**** Фрагмент текста
И вот сейчас я снова слышу голос Целана. Спустя двадцать с лишним лет. Издательство «Зуркамп» выпустило две пластинки. Вслушиваюсь в голос. Целан читает свои стихи проникновенно и точно, темп равномерный, иногда ускоряется. Словотворчество, ассоциации; слушая его, я вижу картины. Иероним Босх: «Страшный суд» и «Сад наслаждений». Эти стихи – они еще произносимы, они не слишком эзотеричны, чтобы их воздействие было непосредственным? Они – иероглифы, которые раскрываются не сразу, а лишь когда ты долго в них всматриваешься, стихи совершенного одиночества, прочитанные за звуконепроницаемым стеклом, стихи без времени и звука, черные дыры речи, алхимия слов? Я снова подавлен своей беспомощностью, той, какую я испытывал рядом с Целаном, той печалью, которую он распространял.
********
**** Исходные данные
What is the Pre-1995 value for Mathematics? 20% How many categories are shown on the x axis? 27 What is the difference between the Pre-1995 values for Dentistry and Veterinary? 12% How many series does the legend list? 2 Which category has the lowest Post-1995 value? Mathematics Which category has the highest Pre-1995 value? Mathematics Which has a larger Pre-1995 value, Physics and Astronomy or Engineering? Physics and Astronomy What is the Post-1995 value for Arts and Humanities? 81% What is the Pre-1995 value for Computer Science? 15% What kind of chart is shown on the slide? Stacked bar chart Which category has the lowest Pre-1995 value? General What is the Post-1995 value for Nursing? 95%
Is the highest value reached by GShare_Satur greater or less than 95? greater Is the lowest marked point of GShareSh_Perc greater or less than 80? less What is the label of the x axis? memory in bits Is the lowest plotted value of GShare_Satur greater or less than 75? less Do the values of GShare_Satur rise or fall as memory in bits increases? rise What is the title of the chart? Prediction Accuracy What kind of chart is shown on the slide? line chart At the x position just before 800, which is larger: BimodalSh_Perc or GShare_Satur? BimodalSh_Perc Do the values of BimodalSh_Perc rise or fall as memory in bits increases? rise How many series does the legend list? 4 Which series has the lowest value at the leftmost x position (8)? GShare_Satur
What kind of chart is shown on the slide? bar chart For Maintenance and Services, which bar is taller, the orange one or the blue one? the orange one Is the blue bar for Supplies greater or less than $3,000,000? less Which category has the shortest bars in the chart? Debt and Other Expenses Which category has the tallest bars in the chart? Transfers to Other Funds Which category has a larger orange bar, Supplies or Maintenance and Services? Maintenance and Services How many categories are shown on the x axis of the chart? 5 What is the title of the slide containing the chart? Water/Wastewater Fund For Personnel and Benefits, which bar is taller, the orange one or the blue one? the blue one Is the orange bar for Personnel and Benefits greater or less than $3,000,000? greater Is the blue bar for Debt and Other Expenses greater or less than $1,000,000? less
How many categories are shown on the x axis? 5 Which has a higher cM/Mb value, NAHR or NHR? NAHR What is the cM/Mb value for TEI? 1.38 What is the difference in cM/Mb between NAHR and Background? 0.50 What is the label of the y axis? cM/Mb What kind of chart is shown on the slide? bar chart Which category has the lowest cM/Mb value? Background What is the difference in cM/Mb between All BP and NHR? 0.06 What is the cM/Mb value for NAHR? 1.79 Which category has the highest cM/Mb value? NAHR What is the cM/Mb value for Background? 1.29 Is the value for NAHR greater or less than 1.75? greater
********
— Задания —
• 1. Верните точный кусок отрывка о Целане, начиная со слов «И вот сейчас» и продолжая до слов «которую он распространял.».
• 2. Определите, согласуются ли с отрывком о Целане три утверждения: (a) издательство «Зуркамп» выпустило две пластинки; (b) Целан читает стихи всё время в одном и том же темпе; (c) голос Целана звучит для пишущего впервые. На каждое ответьте «да» или «нет» и приведите дословно решающие слова отрывка.
• 3. Продолжите отрывок о Целане, начав сразу после его последнего предложения.

— Ответы —
• 1.
И вот сейчас я снова слышу голос Целана. Спустя двадцать с лишним лет. Издательство «Зуркамп» выпустило две пластинки. Вслушиваюсь в голос. Целан читает свои стихи проникновенно и точно, темп равномерный, иногда ускоряется. Словотворчество, ассоциации; слушая его, я вижу картины. Иероним Босх: «Страшный суд» и «Сад наслаждений». Эти стихи – они еще произносимы, они не слишком эзотеричны, чтобы их воздействие было непосредственным? Они – иероглифы, которые раскрываются не сразу, а лишь когда ты долго в них всматриваешься, стихи совершенного одиночества, прочитанные за звуконепроницаемым стеклом, стихи без времени и звука, черные дыры речи, алхимия слов? Я снова подавлен своей беспомощностью, той, какую я испытывал рядом с Целаном, той печалью, которую он распространял.

• 2.
(a) Да: «Издательство „Зуркамп“ выпустило две пластинки».
(b) Нет: «темп равномерный, иногда ускоряется».
(c) Нет: «И вот сейчас я снова слышу голос Целана».

• 3.
Георге впоследствии отплатил мне за мою неприязнь. Не напрямую. От неуверенности в том, что касается языка, я принялся искать себе образец, искать такого писателя, который бы мне соответствовал и, как я, писал притчи. При отходе от Георге я наткнулся на Эрнста Юнгера. Сегодня резко размежевались поклонники Юнгера и те, кто этого писателя не приемлет. Его созвездие уплыло вправо. У неприемлющих численное превосходство. В то время я знал только «Отважное сердце»[133] и «На мраморных скалах». Юнгер – один из самых прозрачных и вместе с тем самых туманных прозаиков. Он же и читатель, переработавший невообразимые массивы литературы, от сочинений Отцов Церкви, «Тысячи и одной ночи» и до таких книг, о существовании которых только он один и знает. Читая Юнгера, я его понимаю, а как прочитал, тут же забываю все, что понял. Каким-то странным образом он лишен тайны. У «Жирафа в огне» Дали тоже нет тайны. Он только причудлив. Таков и «Гелиополис» Юнгера.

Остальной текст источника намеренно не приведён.